The results of city council member Brad Lander’s survey about the Prospect Park West bike lane are in and the result is not surprising to anyone who attended the rally in October: Brooklynites want the bike lane.

A few things to point out:

  1. Along PPW there is still overwhelming support for the bike lane.  57% of people on PPW and side streets are in favor of it.  Put another way, if a presidential candidate was elected with 57% of the vote that would be considered a mandate.
  2. Elsewhere in Park Slope, support soars to 81%.  Expanding outward to include more of Brooklyn brings support to an astronomical 90%.
  3. The survey is not scientific; it was online and open to anyone with the motivation to participate.  But if there really was greater opposition to the bike lane, the numbers might be in the sixty to seventy percent approval range, not eighty to ninety.

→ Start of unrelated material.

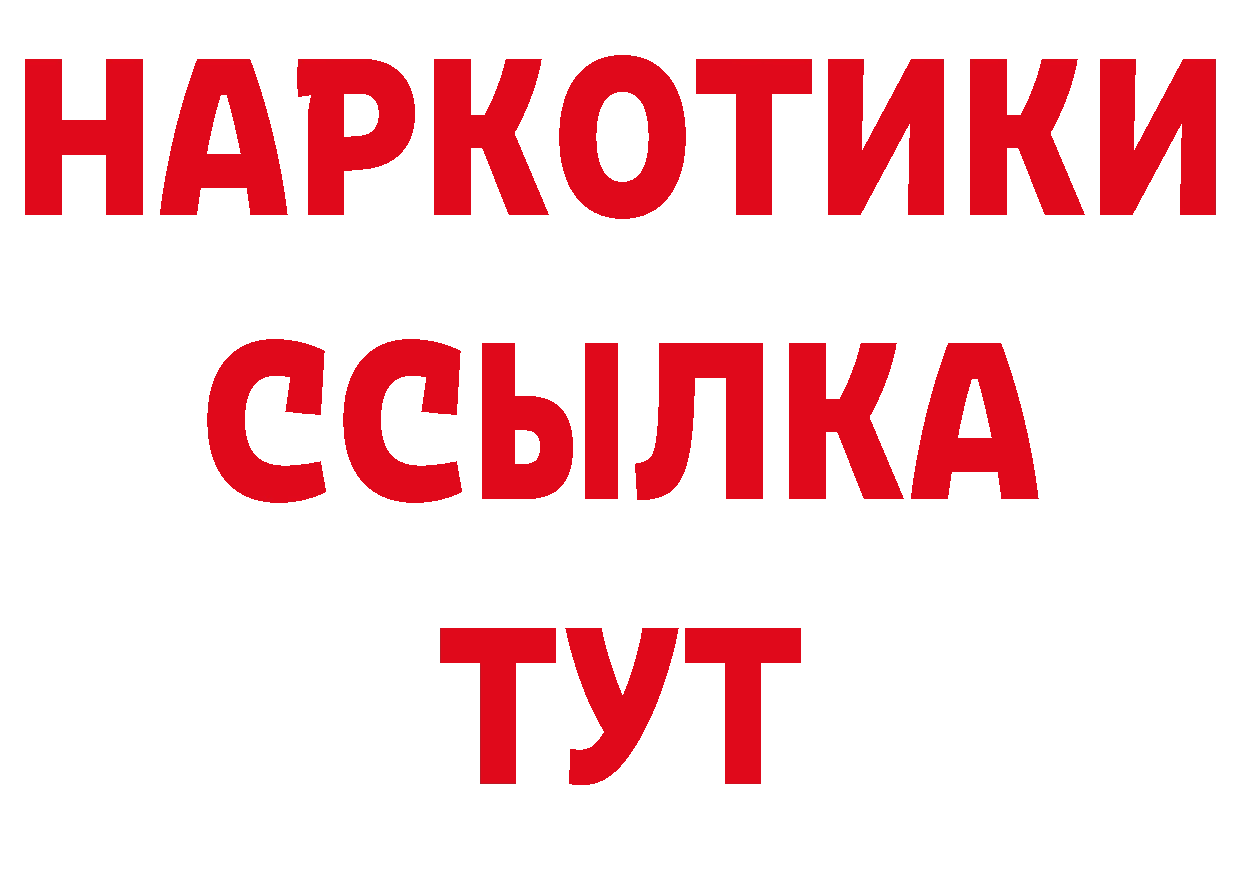 НАРКОТИКИ ССЫЛКА ТУТ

I can already hear opponents dismissing the survey out of hand because the survey is not scientific.  But there have already been scientific studies by both Park Slope Neighbors and the DOT and those results were clear: the bike lane has reduced speeding and made the street safer for pedestrians.  Never mind the facts, however:

James Bernard, a community board member and resident of Prospect Park West, said his opposition was undiminished.

Image via Streetsblog.orgHere’s a better version of Bernard’s statement: “Yes, the study shows that the bike lane has cured cancer, resulted in the surrender of Osama Bin Laden, stopped global warming, and God Himself has released His own scientific study, but such facts are of no consequence to me.”  Some people will be opposed to the bike lane or any measures to make PPW safer, and no amount of scientific studies will change their minds.  When such people dismiss facts and data, they, too, deserve to be dismissed.

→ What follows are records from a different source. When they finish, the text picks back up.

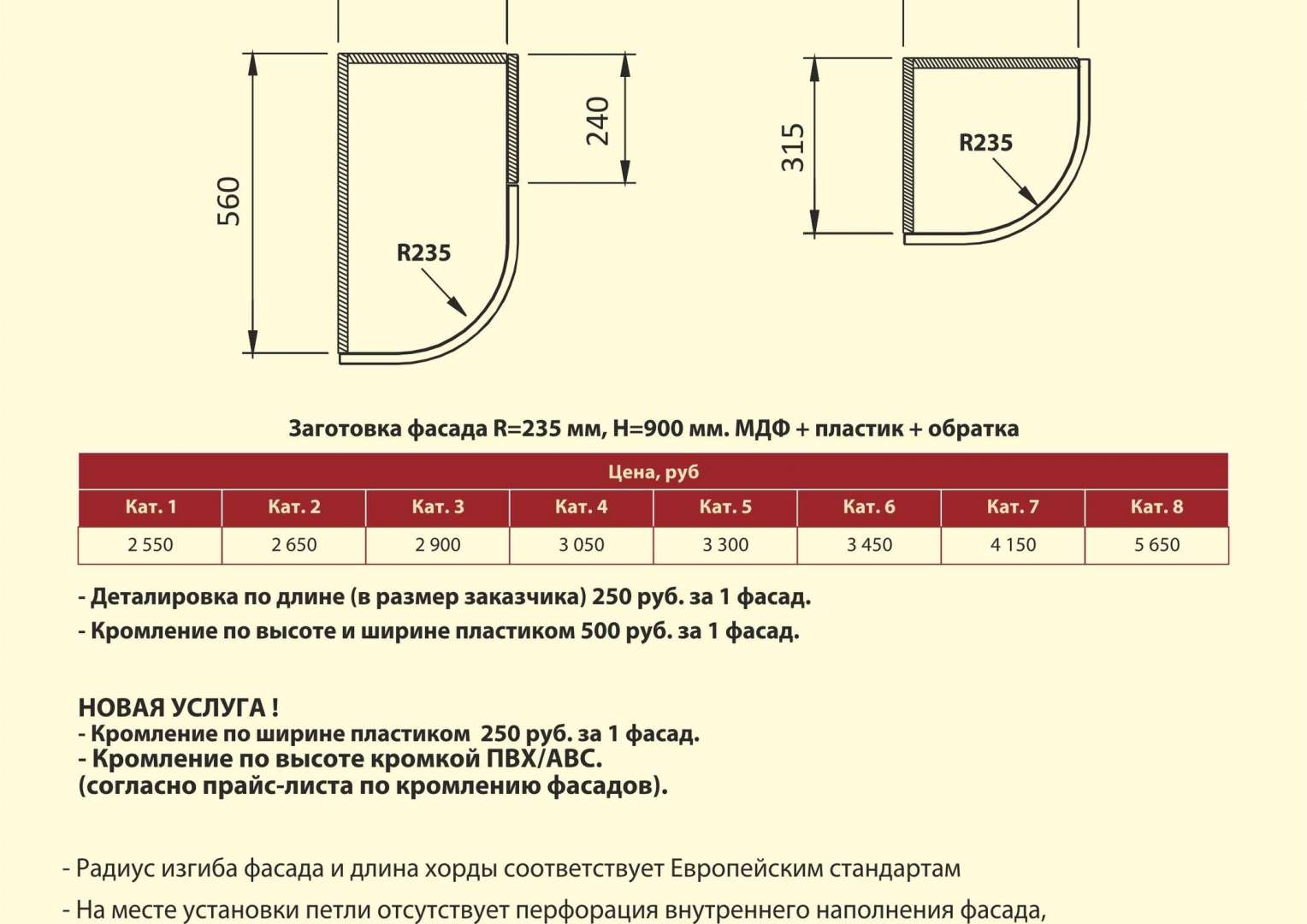 560

240

R235

315

R235

Заготовка фасада R=235 мм, H=900 мм. МДФ + пластик + обратка

| Цена, руб | | | | | | | |
|---|---|---|---|---|---|---|---|
| Кат. 1 | Кат. 2 | Кат. 3 | Кат. 4 | Кат. 5 | Кат. 6 | Кат. 7 | Кат. 8 |
| 2 550 | 2 650 | 2 900 | 3 050 | 3 300 | 3 450 | 4 150 | 5 650 |

- Деталировка по длине (в размер заказчика) 250 руб. за 1 фасад.

- Кромление по высоте и ширине пластиком 500 руб. за 1 фасад.

НОВАЯ УСЛУГА !
- Кромление по ширине пластиком 250 руб. за 1 фасад.
- Кромление по высоте кромкой ПВХ/АВС.
(согласно прайс-листа по кромлению фасадов).

- Радиус изгиба фасада и длина хорды соответствует Европейским стандартам

- На месте установки петли отсутствует перфорация внутреннего наполнения фасада,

The other side will claim that the survey was hijacked by a group of well-organized online activists.  But remember that the Internet is open to anyone; Streetsblog and web-savvy neighborhood activists do not have to play with a handicap just because those who live on PPW may not be on Twitter and Facebook in huge numbers.  Even with a lopsided online presence, you don’t get 90% approval on anything in Brooklyn if the support isn’t actually there.  (Credit must be given to Lander’s office, who “emailed, leafleted, and canvassed residents door-to-door to get a sampling of opinion” included in the survey.)

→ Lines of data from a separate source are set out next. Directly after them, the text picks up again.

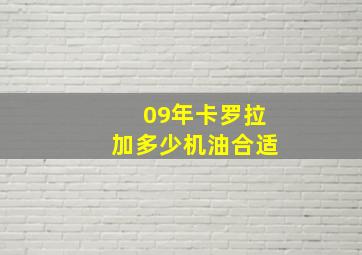 09年卡罗拉
加多少机油合适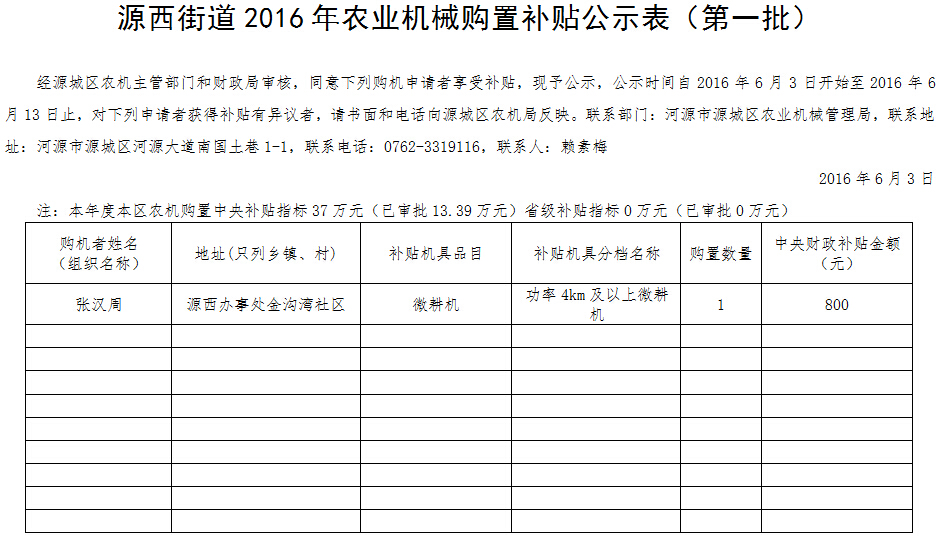 源西街道 2016 年农业机械购置补贴公示表（第一批）

经源城区农机主管部门和财政局审核，同意下列购机申请者享受补贴，现予公示，公示时间自 2016 年 6 月 3 日开始至 2016 年 6 月 13 日止，对下列申请者获得补贴有异议者，请书面和电话向源城区农机局反映。联系部门：河源市源城区农业机械管理局，联系地址：河源市源城区河源大道南国土巷 1-1，联系电话：0762-3319116，联系人：赖素梅

2016 年 6 月 3 日

注：本年度本区农机购置中央补贴指标 37 万元（已审批 13.39 万元）省级补贴指标 0 万元（已审批 0 万元）

| 购机者姓名（组织名称） | 地址（只列乡镇、村） | 补贴机具品目 | 补贴机具分档名称 | 购置数量 | 中央财政补贴金额（元） |
|---|---|---|---|---|---|
| 张汉周 | 源西办事处金沟湾社区 | 微耕机 | 功率 4km 及以上微耕机 | 1 | 800 |
| | | | | | |
| | | | | | |
| | | | | | |
| | | | | | |
| | | | | | |
| | | | | | |
| | | | | | |
| | | | | | |
| | | | | | |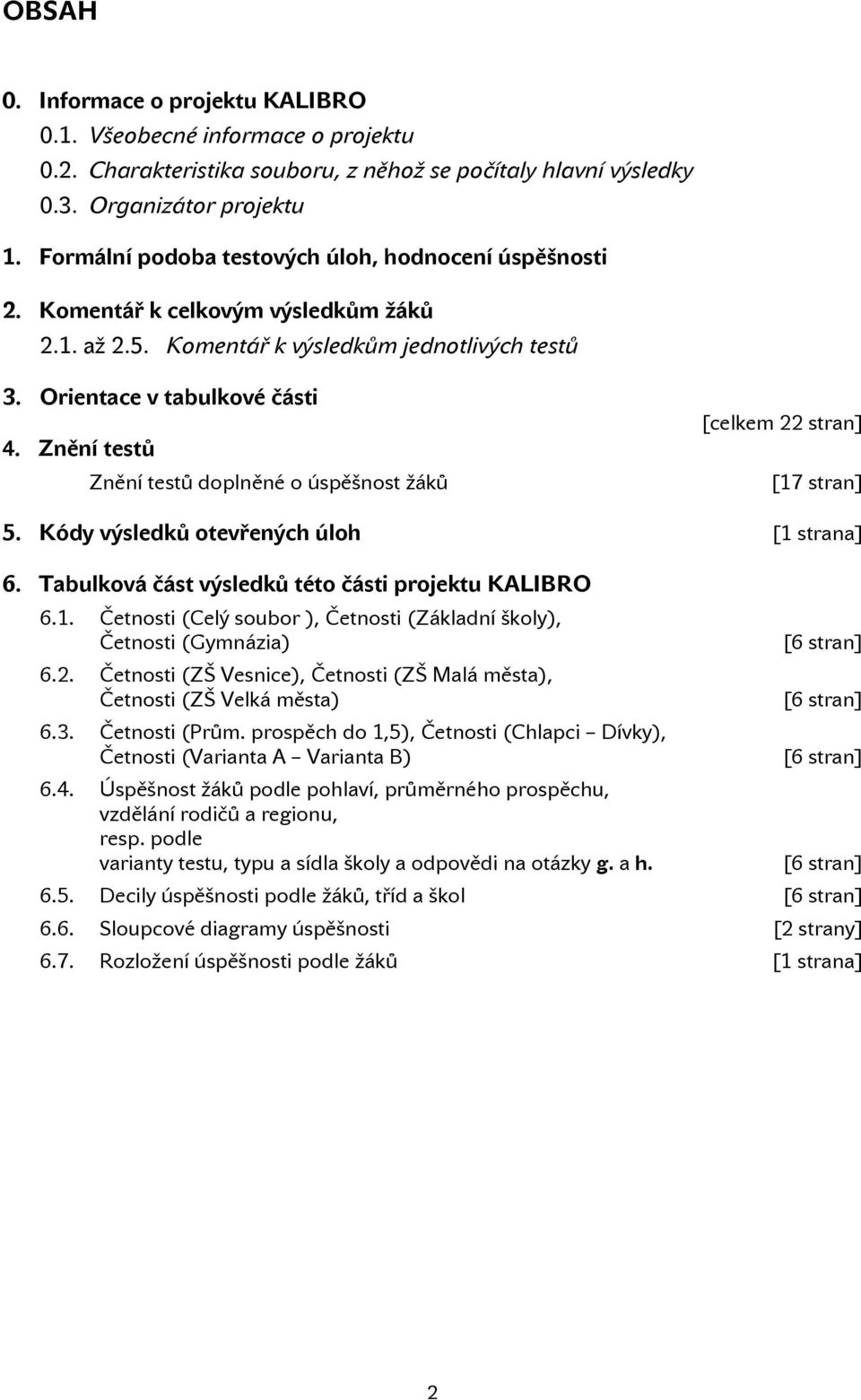 OBSAH

0. Informace o projektu KALIBRO
0.1. Všeobecné informace o projektu
0.2. Charakteristika souboru, z něhož se počítaly hlavní výsledky
0.3. Organizátor projektu

1. Formální podoba testových úloh, hodnocení úspěšnosti

2. Komentář k celkovým výsledkům žáků
2.1. až 2.5. Komentář k výsledkům jednotlivých testů

3. Orientace v tabulkové části

[celkem 22 stran]

4. Znění testů
Znění testů doplněné o úspěšnost žáků [17 stran]

5. Kódy výsledků otevřených úloh [1 strana]

6. Tabulková část výsledků této části projektu KALIBRO
6.1. Četnosti (Celý soubor ), Četnosti (Základní školy), Četnosti (Gymnázia) [6 stran]
6.2. Četnosti (ZŠ Vesnice), Četnosti (ZŠ Malá města), Četnosti (ZŠ Velká města) [6 stran]
6.3. Četnosti (Prům. prospěch do 1,5), Četnosti (Chlapci – Dívky), Četnosti (Varianta A – Varianta B) [6 stran]
6.4. Úspěšnost žáků podle pohlaví, průměrného prospěchu, vzdělání rodičů a regionu, resp. podle varianty testu, typu a sídla školy a odpovědi na otázky g. a h. [6 stran]
6.5. Decily úspěšnosti podle žáků, tříd a škol [6 stran]
6.6. Sloupcové diagramy úspěšnosti [2 strany]
6.7. Rozložení úspěšnosti podle žáků [1 strana]

2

The anti side has tried over and over again to galvanize support to remove the bike lane.  Such support has failed.  Period.  It is time to start looking forward to a Prospect Park West where a bike lane is a permanent part of the streetscape.  Whether it was at the October bike lane rally at which the anti crowd was outnumbered four or five to one by the pro side or again in this survey, the message is loud and clear: Brooklyn wants its bike lane.